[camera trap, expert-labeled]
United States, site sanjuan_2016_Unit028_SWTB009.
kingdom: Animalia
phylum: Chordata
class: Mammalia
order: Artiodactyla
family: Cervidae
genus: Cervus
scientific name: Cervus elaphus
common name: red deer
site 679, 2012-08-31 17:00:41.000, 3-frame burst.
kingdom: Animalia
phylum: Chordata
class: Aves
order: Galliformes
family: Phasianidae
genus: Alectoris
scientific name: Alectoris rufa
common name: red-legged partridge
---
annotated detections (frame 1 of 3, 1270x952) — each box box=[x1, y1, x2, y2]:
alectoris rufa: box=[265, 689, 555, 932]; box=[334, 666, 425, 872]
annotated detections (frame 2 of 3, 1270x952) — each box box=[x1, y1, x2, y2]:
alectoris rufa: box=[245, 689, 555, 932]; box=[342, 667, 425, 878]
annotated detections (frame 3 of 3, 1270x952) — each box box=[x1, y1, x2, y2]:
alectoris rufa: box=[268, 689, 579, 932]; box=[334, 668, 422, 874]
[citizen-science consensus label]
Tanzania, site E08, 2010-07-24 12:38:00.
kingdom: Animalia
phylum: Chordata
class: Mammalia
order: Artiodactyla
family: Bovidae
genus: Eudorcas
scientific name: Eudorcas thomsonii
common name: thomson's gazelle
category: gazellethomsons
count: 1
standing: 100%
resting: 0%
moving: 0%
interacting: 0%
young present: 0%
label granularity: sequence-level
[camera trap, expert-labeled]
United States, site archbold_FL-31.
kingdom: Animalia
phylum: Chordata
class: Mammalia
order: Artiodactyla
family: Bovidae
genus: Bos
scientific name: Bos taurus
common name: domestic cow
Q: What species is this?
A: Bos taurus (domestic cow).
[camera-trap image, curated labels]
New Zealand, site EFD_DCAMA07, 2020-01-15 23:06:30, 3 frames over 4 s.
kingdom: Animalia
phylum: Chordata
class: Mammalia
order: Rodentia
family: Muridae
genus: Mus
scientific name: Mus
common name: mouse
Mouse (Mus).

__TASK BRIEF__:
Take the records above and return, word for word, only the lines that fall from the line with "label granularity: sequence-level" to the line with "[camera-trap image, curated labels]", both of them included.

__ANSWER BOX__:
label granularity: sequence-level
[camera trap, expert-labeled]
United States, site archbold_FL-31.
kingdom: Animalia
phylum: Chordata
class: Mammalia
order: Artiodactyla
family: Bovidae
genus: Bos
scientific name: Bos taurus
common name: domestic cow
Q: What species is this?
A: Bos taurus (domestic cow).
[camera-trap image, curated labels]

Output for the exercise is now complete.